You unfortunately, don’t wear track suits anymore. Do you have a new Thing?
"I haven’t found anything else like that yet. The tracksuits were really born out of necessity of like, I am now bored, and stressed. We traveled for like 14 months doing press for Call Me By Your Name. It was literally 14 months."
That’s...not normal.
I enjoyed it, as a fan…
But thinking about it, it’s actually crazy.
"We just didn’t stop. Doing travel for press, you’re going to totally new places every single time, and have this same experience over and over. You end up in a nice hotel. You end up doing press. You get arguably the same questions [Ed note: he was not referring to me], maybe phrased differently, but the same questions, over and over. You have great food, but then you’re also with the same exact people so it’s almost like totally different, but totally the same. It was really psychologically taxing. Then you have all of the clothes you need to take and all the stuff they’re shipping, and you’re doing wardrobe fittings. Eventually one day I was like, "I am so over this. If I’m going to still be doing this, and you want my attention, I am just going to be comfortable." And that’s where the tracksuits came from."
That makes sense. Speaking of Call Me By Your Name , how often do you and Timothee Chalamet talk? Are you on a text chain with director Luca Guadagnino?
"Yeah, I talked to Luca either yesterday or the day before. And Timmy and I, we FaceTime pretty regularly. He’s in London filming right now, but we talk a bunch. We all became really close so we talk as much as friends do."
Sorry to Bother You opens in select theaters July 6.
This interview has been edited and condensed for clarity.

#### Exercise data:

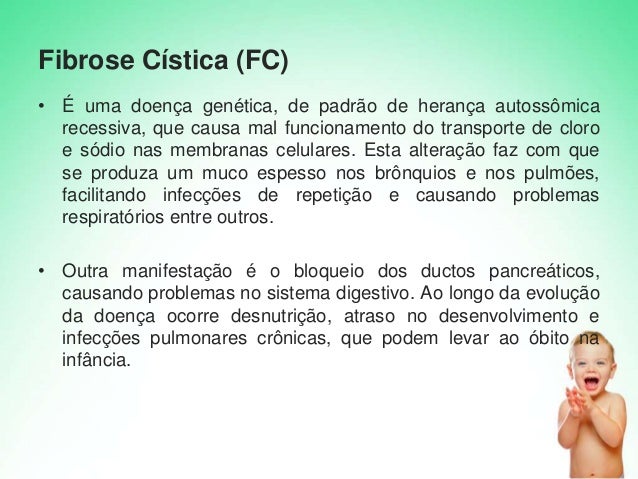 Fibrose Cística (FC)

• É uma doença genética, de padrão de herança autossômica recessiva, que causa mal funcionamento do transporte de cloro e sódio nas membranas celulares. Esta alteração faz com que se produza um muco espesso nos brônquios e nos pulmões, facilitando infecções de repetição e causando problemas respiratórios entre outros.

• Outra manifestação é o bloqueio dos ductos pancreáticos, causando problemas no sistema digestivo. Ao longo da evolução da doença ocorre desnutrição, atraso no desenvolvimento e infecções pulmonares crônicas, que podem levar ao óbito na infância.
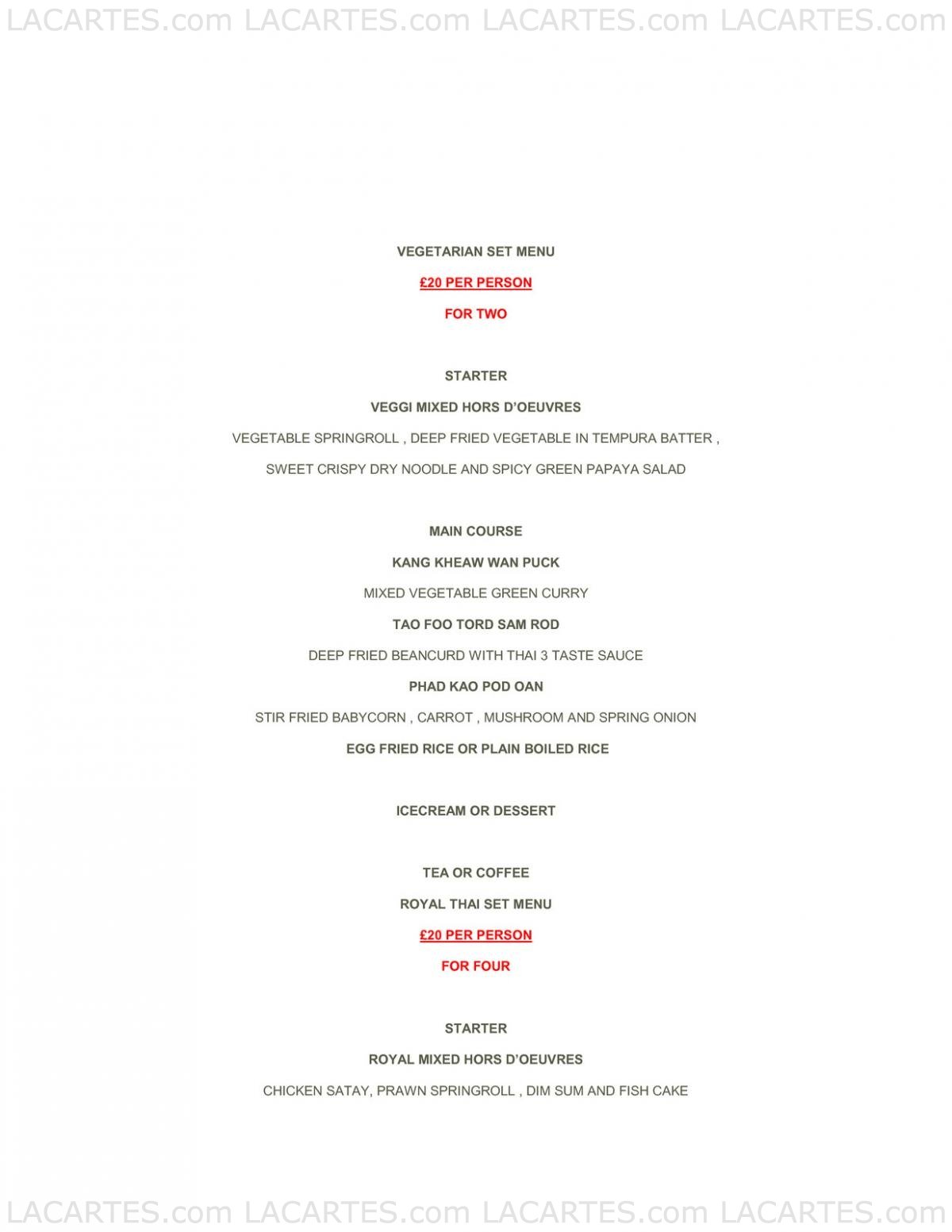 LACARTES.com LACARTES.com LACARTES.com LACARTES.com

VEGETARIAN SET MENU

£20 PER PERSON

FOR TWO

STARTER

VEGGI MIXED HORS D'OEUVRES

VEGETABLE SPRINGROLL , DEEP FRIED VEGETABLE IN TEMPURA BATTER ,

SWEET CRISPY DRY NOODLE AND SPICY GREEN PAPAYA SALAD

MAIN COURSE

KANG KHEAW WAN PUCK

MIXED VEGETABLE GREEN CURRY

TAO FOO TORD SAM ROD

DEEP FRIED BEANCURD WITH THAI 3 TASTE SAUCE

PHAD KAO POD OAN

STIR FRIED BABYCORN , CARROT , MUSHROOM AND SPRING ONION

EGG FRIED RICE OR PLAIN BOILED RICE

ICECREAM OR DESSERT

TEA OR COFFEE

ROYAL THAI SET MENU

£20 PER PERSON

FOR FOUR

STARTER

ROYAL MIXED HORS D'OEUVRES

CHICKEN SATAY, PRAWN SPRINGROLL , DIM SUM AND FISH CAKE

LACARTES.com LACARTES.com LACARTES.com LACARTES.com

#### Work item A:
In the interview, list the three things named in the sentence that begins "Then you have all of the clothes".
#### Work item B:
According to the interview, how long did the press travel for Call Me By Your Name last?
#### Work item C:
Rewrite the stretch of the interview from "You unfortunately, don’t" through "That’s...not normal.", changing "tracksuits" to "sweatsuits".

#### Response A:
The clothes you need to take, all the stuff they're shipping, and wardrobe fittings.

#### Response B:
It lasted 14 months.

#### Response C:
You unfortunately, don’t wear track suits anymore. Do you have a new Thing?
"I haven’t found anything else like that yet. The sweatsuits were really born out of necessity of like, I am now bored, and stressed. We traveled for like 14 months doing press for Call Me By Your Name. It was literally 14 months."
That’s...not normal.